L'unité centrale de traitement du système de récupération d'énergie de l'ascenseur est le circuit de commande principal, qui gère le fonctionnement de l'ensemble du système. Ce circuit est composé d'un microcontrôleur et de circuits périphériques qui génèrent des signaux PWM de haute précision selon des algorithmes de contrôle. Par ailleurs, grâce au signal de synchronisation avec le réseau, la gestion des défauts IPM garantit le bon déroulement et la sécurité de l'ensemble du processus de récupération d'énergie.

 

6. Circuit de commande de protection logique

Le signal de synchronisation pour le raccordement au réseau, les signaux de commande de tension et de courant, le signal de défaut IPM et le signal de commande provenant du circuit de commande principal doivent tous transiter par le circuit de protection logique pour un fonctionnement optimal, avant d'être transmis au circuit de l'onduleur afin de contrôler le processus de rétroaction.
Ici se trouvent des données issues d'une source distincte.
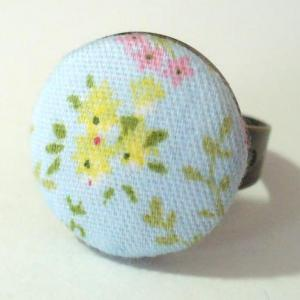 Textilgombos gyűrű, kék-sárga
De cette manière, on garantit la synchronisation de la puissance alternative produite par l'onduleur avec le réseau et on bloque le signal de commande en cas de surintensité, de surtension, de sous-tension ou de défaut IPM dans le circuit, interrompant ainsi le processus de rétroaction d'énergie.

 

Le système de récupération d'énergie de l'ascenseur ne se déclenche que lorsque la machine de traction est en fonctionnement, ce qui lui confère une durée de vie supérieure à celle de l'ascenseur lui-même. Il apparaît donc que, compte tenu de ses principes, de ses effets bénéfiques sur l'énergie et de ses performances, l'application de tels systèmes mérite d'être activement encouragée dans un contexte de raréfaction croissante des ressources énergétiques. Elle contribue ainsi à un environnement plus sain et plus économe en énergie, répond aux objectifs nationaux et gouvernementaux de conservation et de réduction de la consommation d'énergie, et participe à la construction d'une société plus durable, contribuant ainsi aux efforts du pays en matière d'économie d'énergie et de réduction des émissions.